● Document text:

==*==

Some thoughts on longevity for independent restaurants:
Everyone knows how hard longevity is in the restaurant industry; most of us understand that the statistical average life of a restaurant is unnaturally short due to the number of restaurants that fold in their first few years. The ones that make it past four or five years tend to linger, and a percentage of them just never go away. Those restaurants that do stay permanently relevant in their markets tend to rise above the need to appease regulars, to coddle staff, or to defend themselves to critics. Be it high end dining, family dining, diners or food stands, the places that last forever learn how to deliver the expected products and services to long time regular guests while continuously reaching out for new clientele. The ones that survive and thrive have at least two things in common which undeniably prove their success: first, they have guests, maybe lots of them, maybe just enough, but enough to satisfy the second thing, which is money. They make money. A successful restaurant will always be primarily a business endeavor. The owner’s passion, be it food, beverage, social considerations, or any other reason for choosing to be a restaurateur instead of a landscaper, can’t be realized unless the business can pay its bills and provide more financial security than liability for its owners. Without that security, there is no future. Only idiots open restaurants simply because they love food and cooking yet have no interest in being successful as a business. Those who obscure or overlook the business aspect are the ones that meet the high failure rate in the early days. So to anyone reading this who might be thinking about doing so, don’t bother opening a restaurant if you’re not interested in making money, or even if you don’t need to make money. Do us all a favor and spend your money cooking for your family and friends; it’ll cost you less and make you more in the end.

==*==

● Listed entries:
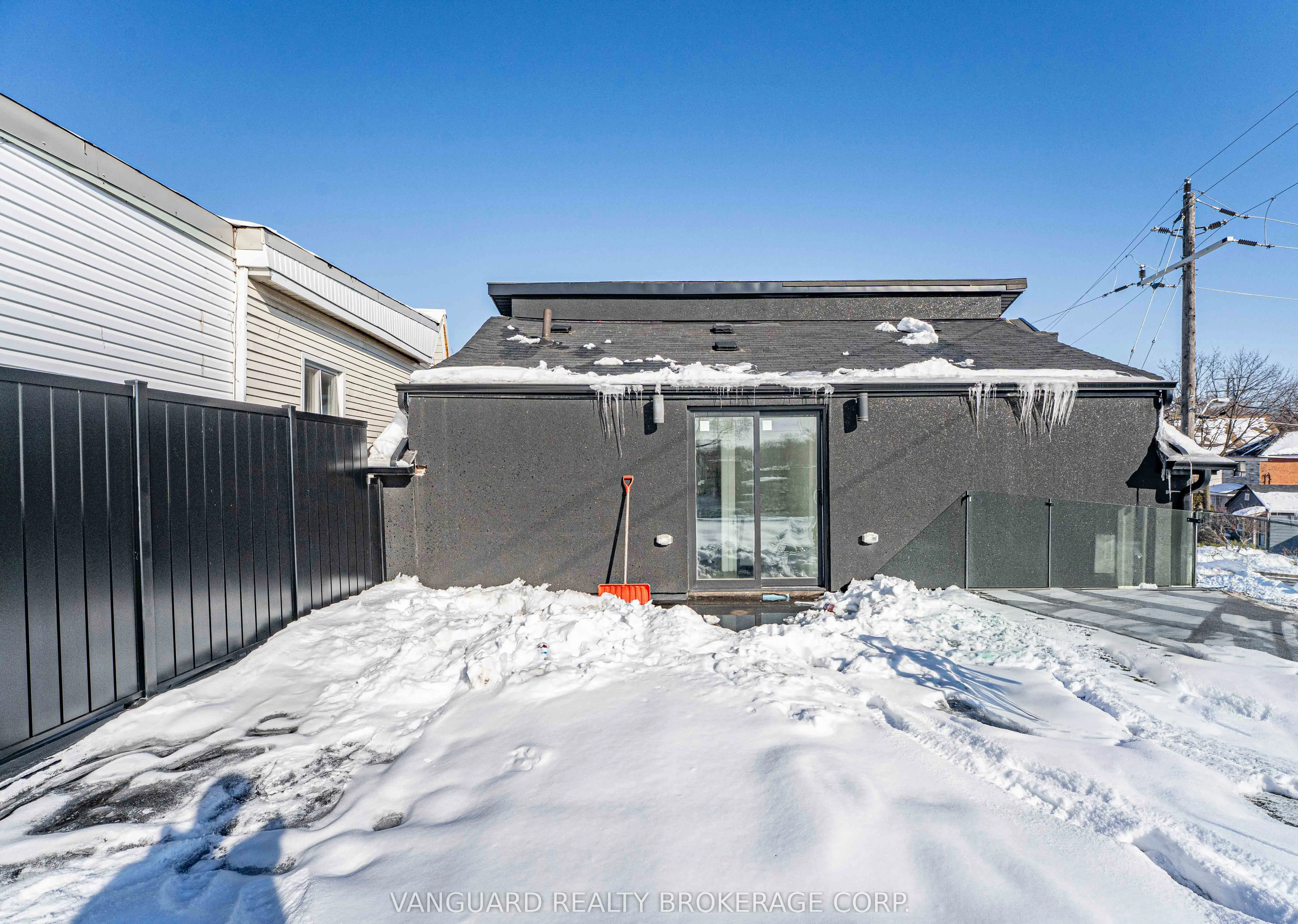 410 Maybank Avenue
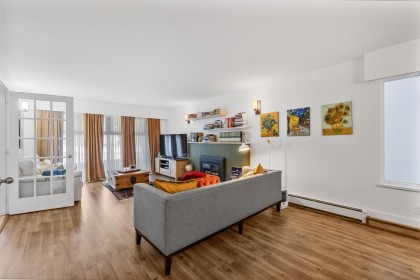 Photo 10 at 815 E 29th Street, Lynn Valley, North Vancouver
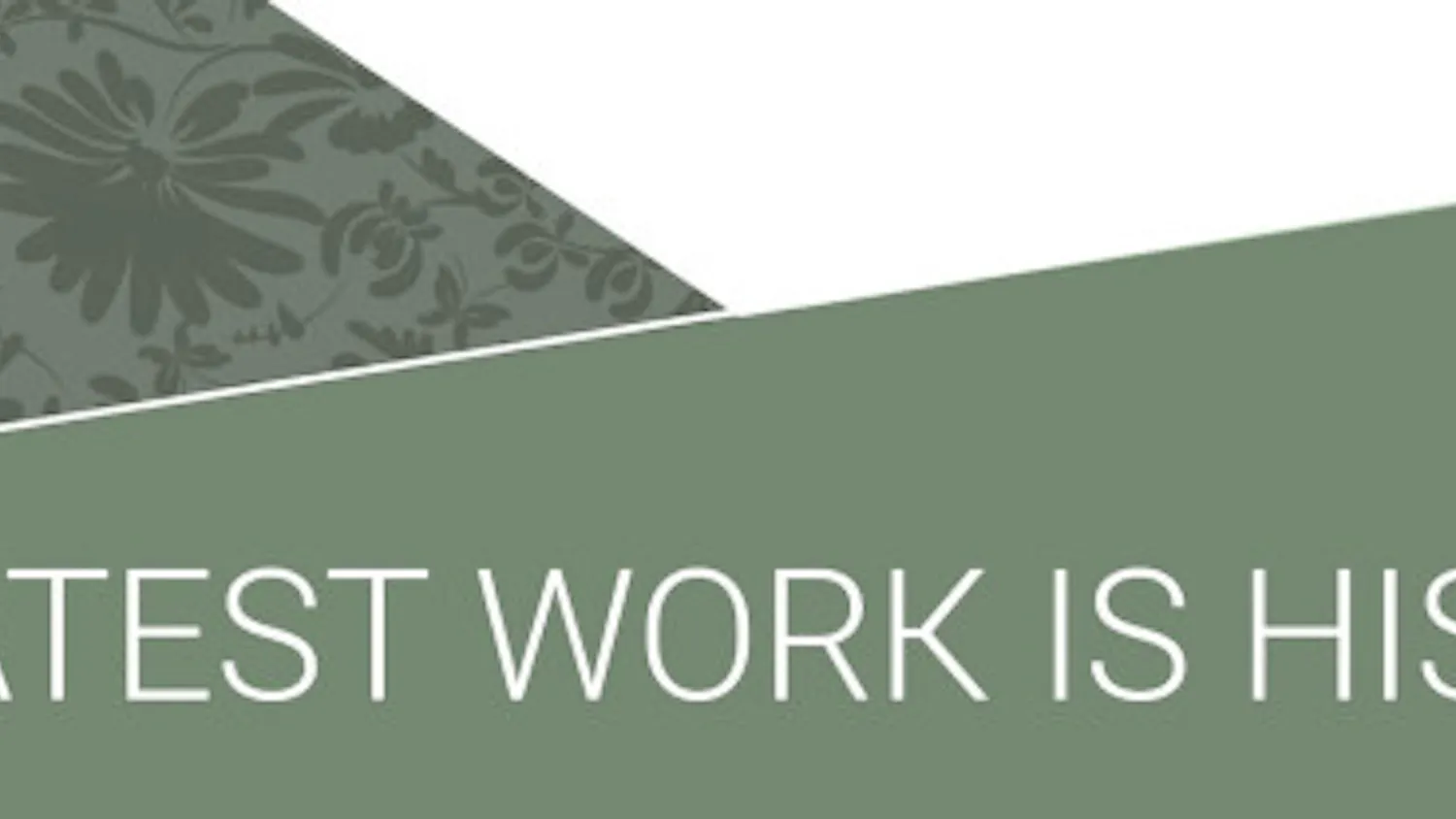 1556143609-0d27c83ae178a84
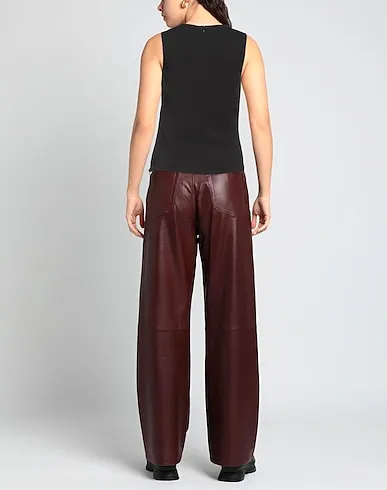 https://images.styletyx.com/images/black-crepe-silk-top-trussardi-3061318_3.webp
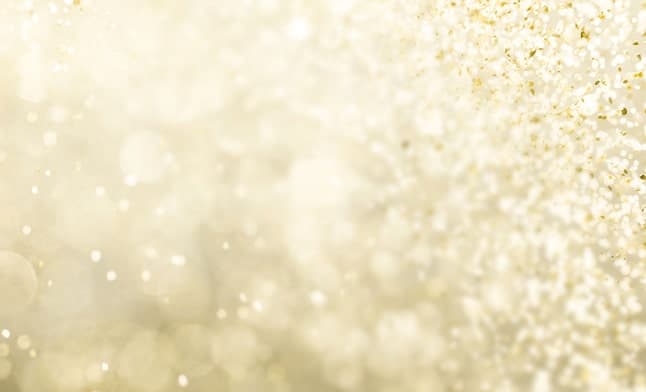 Placeholder for alt text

==*==

● To do: How would you carry the piece on restaurant longevity forward from its last sentence? The records were drawn from a separate source.

● Exercise output:
On 20 April 2011 in “After Two Decades, Savoy to Close“, Sam Sifton of The New York Times broke the news that the popular SoHo destination Savoy would be closing. Sifton reported that “simple economics were behind the decision”. Simply put, that means everything. Savoy lived a good life by independent restaurant standards; it had fame, fortune, and carried a loyal clientele through a couple of decades in one of the most competitive markets in the US. But “The clientele got older,” Sifton quotes owner Peter Hoffman as saying. This is something I hear often about restaurants that reach acclaim early and hold it long. I’ve seen it firsthand, battled it, battle it, and watched my friends and colleges do the same. If owners are not very careful with an old restaurant, they risk death by regulars.
The fish rots from the head: owners who can’t convince their staff that they are fanatically obsessed with being a great restaurant begin the process. The staff becomes more focused on its own needs than the guests’ needs, and worse, the staff and owners become utterly preoccupied with one segment of the guests, the regulars, who are seldom a physical majority but are the ones who get the staff’s ear. New guests, first timers, second timers, even the silent majority of regulars slip between the cracks while management and staff dote, hover, converse, and suck up to the regulars. There are the regulars who love to say they have been coming since you first opened and insist you do not change a thing. There are the ‘off menu’ regular guests too, the ones that come in almost daily and don’t eat off the menu anymore — they know what they want — they are the lampreys of the regular crowd. When afforded the opportunity they will attach themselves to their host and suck the life out of it. Often the more renowned the establishment, the more ‘elite’ and numerous are these exclusive diners. Owners and managers are afraid to offend them, the wait staff become obsequious servants to them, and the cooks loath and curse them.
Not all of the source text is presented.